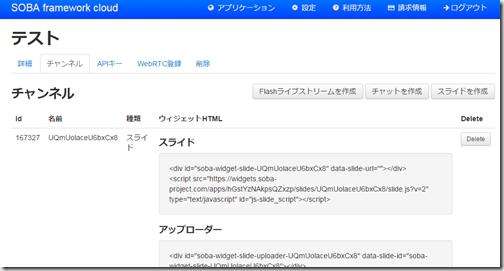 SOBAフレームワーククラウドでビデオチャットを作成してみた(WebRTC編 その1)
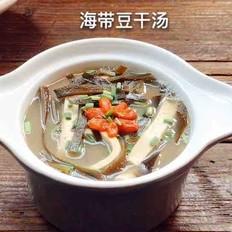 海带豆干汤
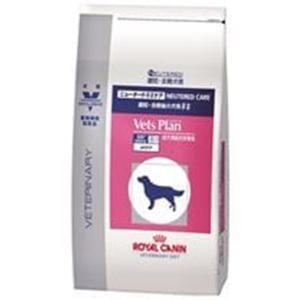 SALE ロイヤルカナン ベッツプラン 犬用 準療法食 ニュータードケア 3kg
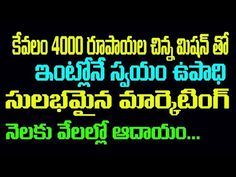Rs.4000 MACHINE HIGH INCOME BUSINESS IN TELUGU/VIDEO TRENDZ - YouTube How To Get Bigger Bust, How To Get Better, Latest Business Ideas, Balloon Surprise, Work From Home Jobs, Starting A Business, Telugu, Work Hard, Investing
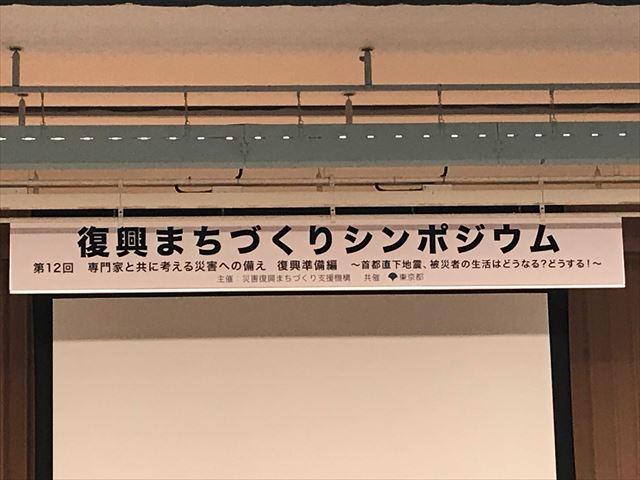2018-07-11 09-56-59 296_R.jpg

····················

Set down the records again exactly as they appear, leaving each picture behind.

FINISHED TASK:
 SOBAフレームワーククラウドでビデオチャットを作成してみた(WebRTC編 その1)
 海带豆干汤
 SALE ロイヤルカナン ベッツプラン 犬用 準療法食 ニュータードケア 3kg
Rs.4000 MACHINE HIGH INCOME BUSINESS IN TELUGU/VIDEO TRENDZ - YouTube How To Get Bigger Bust, How To Get Better, Latest Business Ideas, Balloon Surprise, Work From Home Jobs, Starting A Business, Telugu, Work Hard, Investing
2018-07-11 09-56-59 296_R.jpg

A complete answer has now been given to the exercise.